• Task objective:
Please give the lines below again exactly as they stand, from the one that contains "3rd image of 5127 Oakbriar Ln" up to and including the one that contains "Tea Collection Neutral", leaving all pictures out.

• Extracted material:

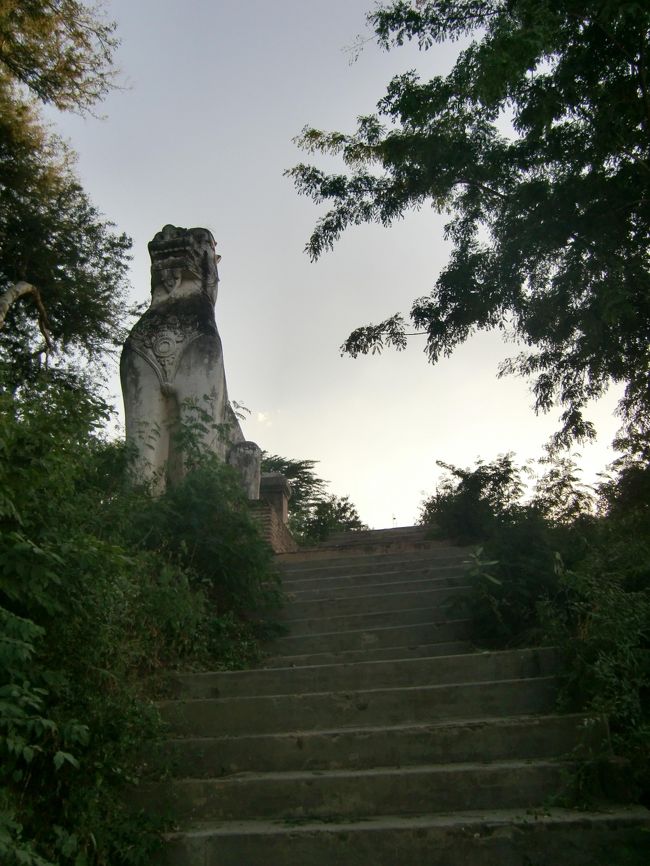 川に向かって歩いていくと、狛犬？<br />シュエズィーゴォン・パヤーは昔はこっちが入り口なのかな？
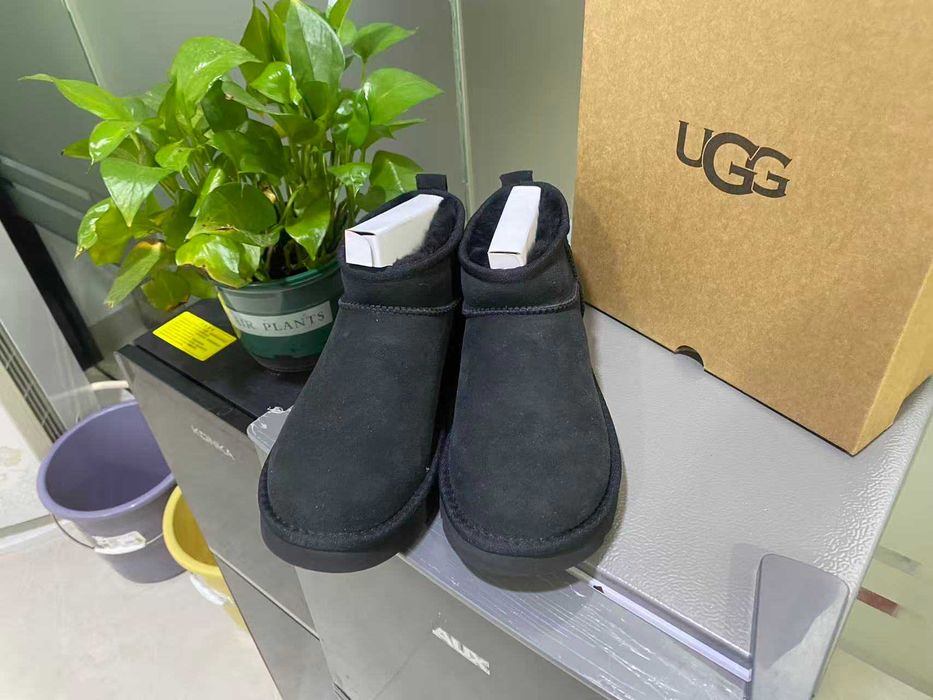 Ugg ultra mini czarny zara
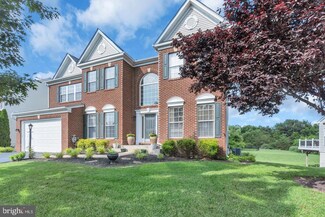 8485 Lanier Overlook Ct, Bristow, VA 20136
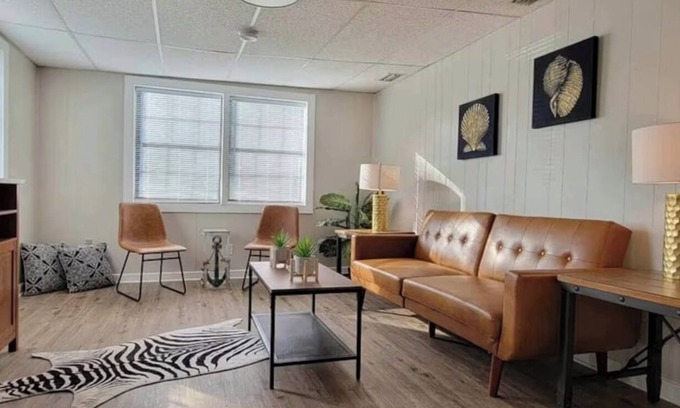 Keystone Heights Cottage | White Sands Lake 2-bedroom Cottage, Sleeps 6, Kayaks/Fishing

* * *

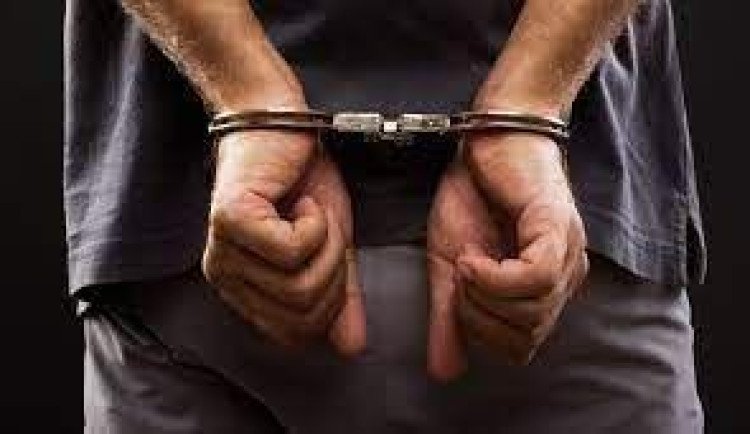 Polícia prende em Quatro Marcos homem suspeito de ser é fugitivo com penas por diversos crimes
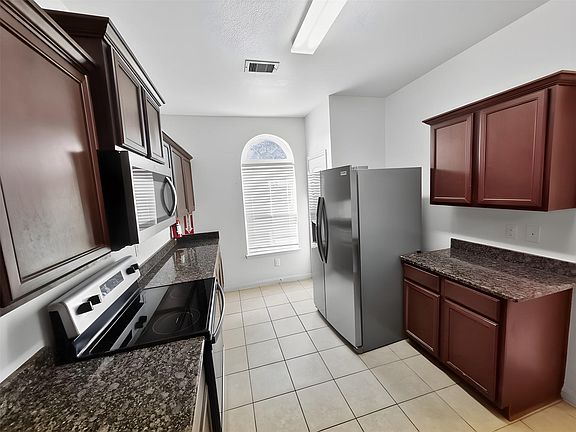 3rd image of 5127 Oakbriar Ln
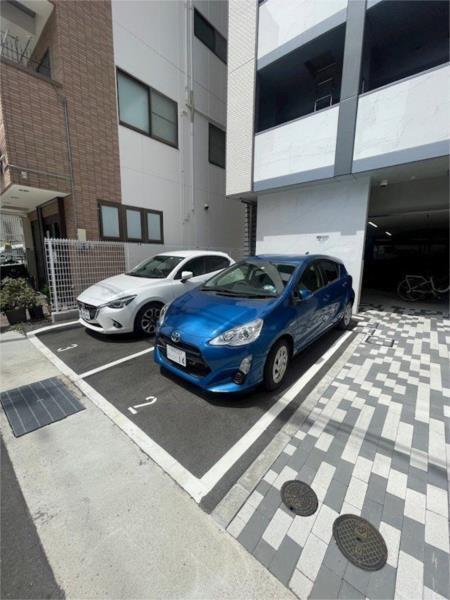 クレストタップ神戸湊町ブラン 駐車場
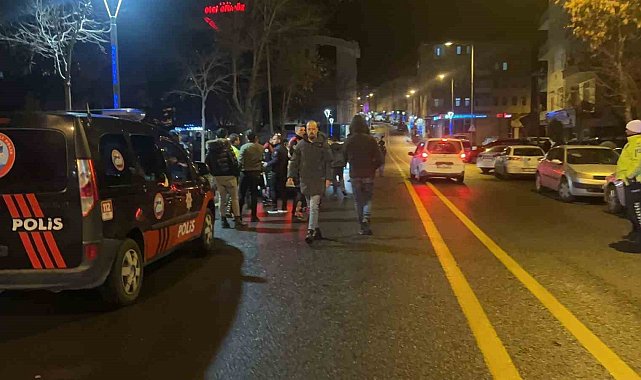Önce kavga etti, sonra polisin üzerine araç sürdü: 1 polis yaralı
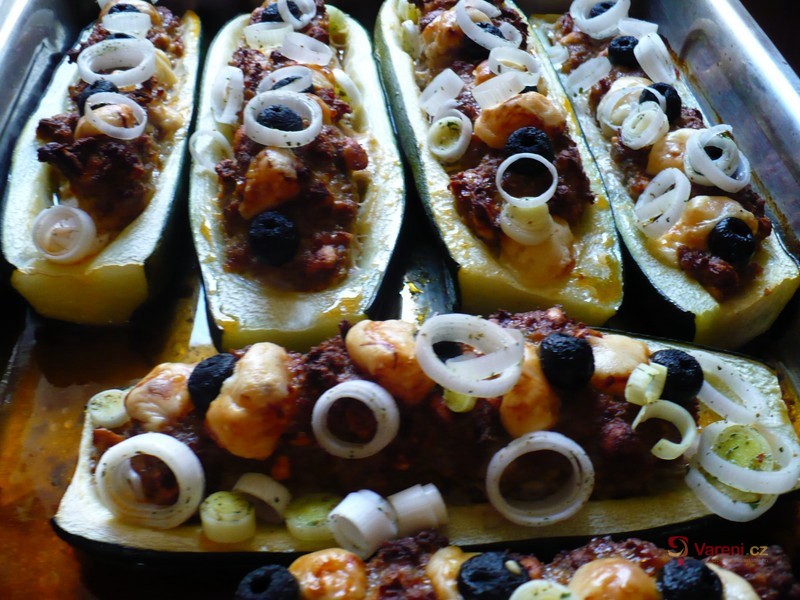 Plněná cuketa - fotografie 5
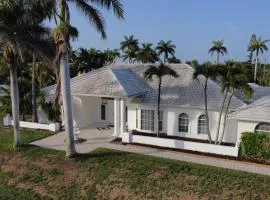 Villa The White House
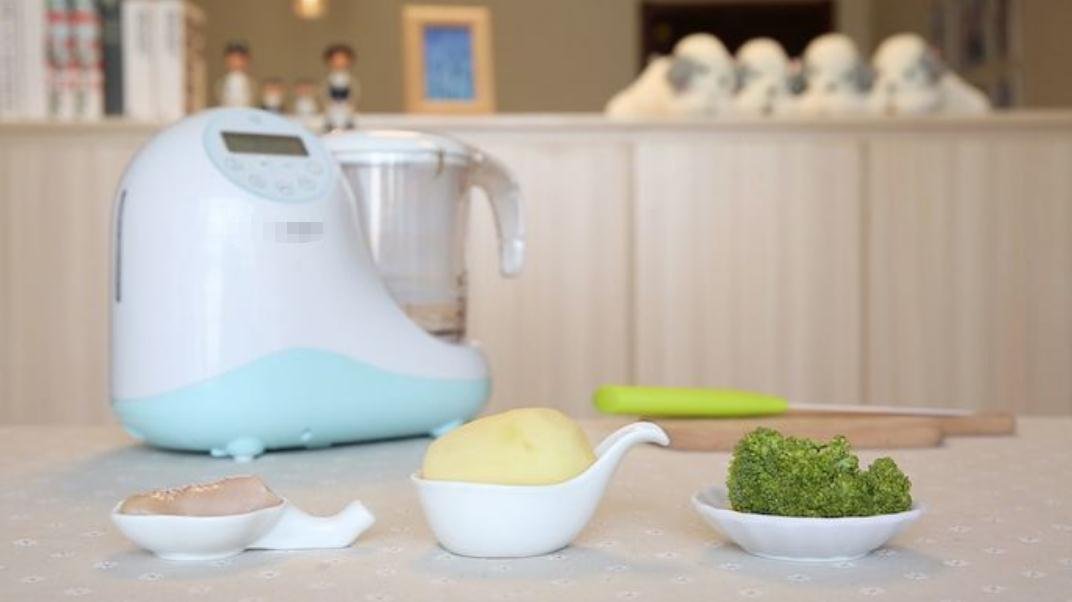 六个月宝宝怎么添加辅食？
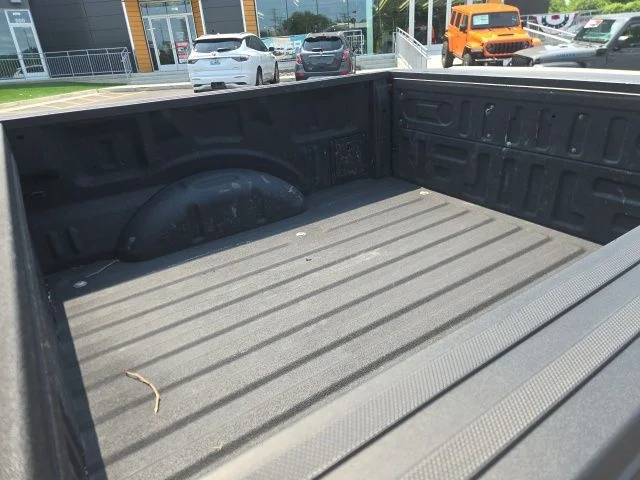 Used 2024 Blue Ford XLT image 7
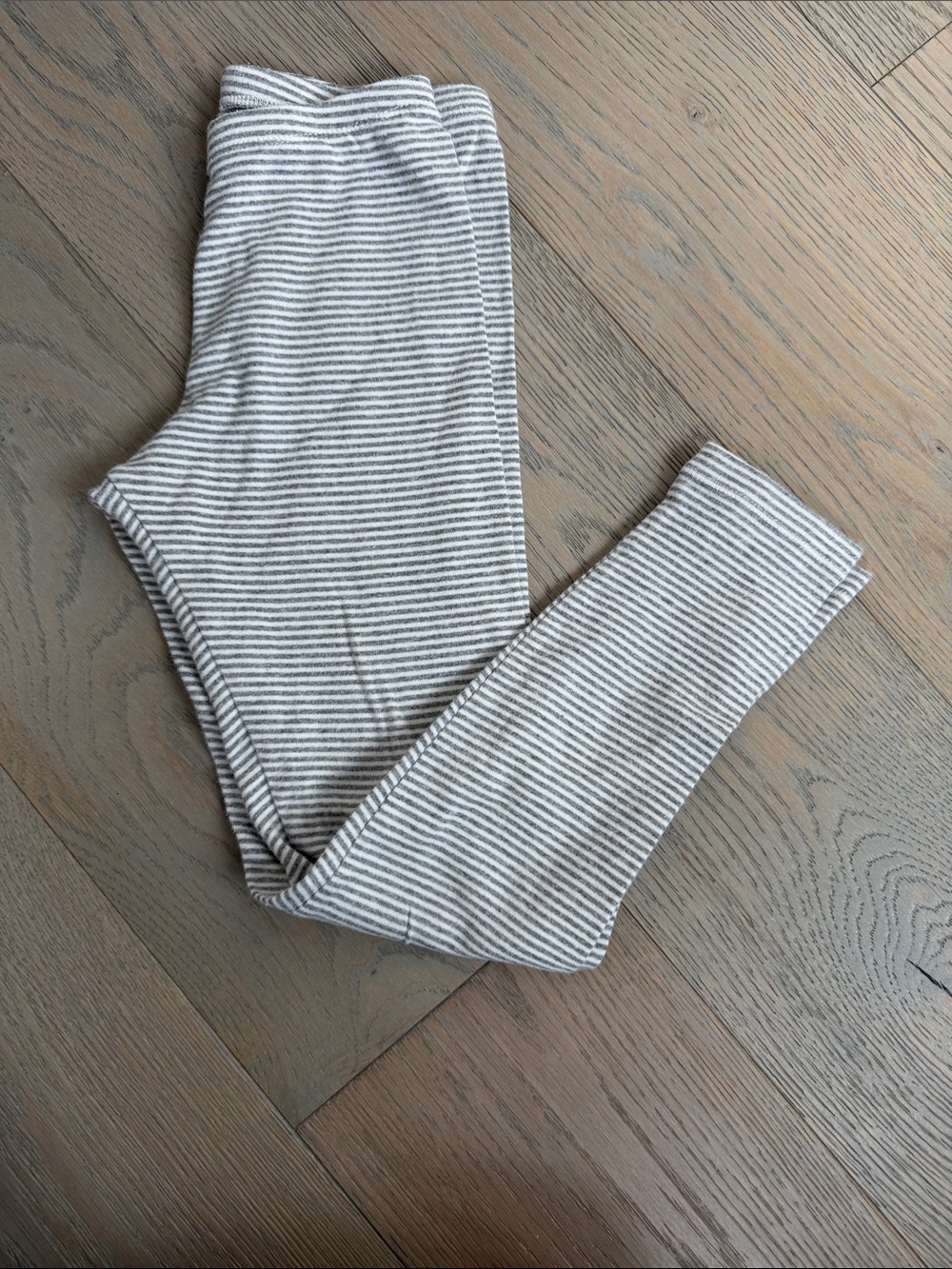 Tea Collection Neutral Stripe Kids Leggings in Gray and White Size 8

• Response to this task:
 3rd image of 5127 Oakbriar Ln
 クレストタップ神戸湊町ブラン 駐車場
Önce kavga etti, sonra polisin üzerine araç sürdü: 1 polis yaralı
 Plněná cuketa - fotografie 5
 Villa The White House
 六个月宝宝怎么添加辅食？
 Used 2024 Blue Ford XLT image 7
 Tea Collection Neutral Stripe Kids Leggings in Gray and White Size 8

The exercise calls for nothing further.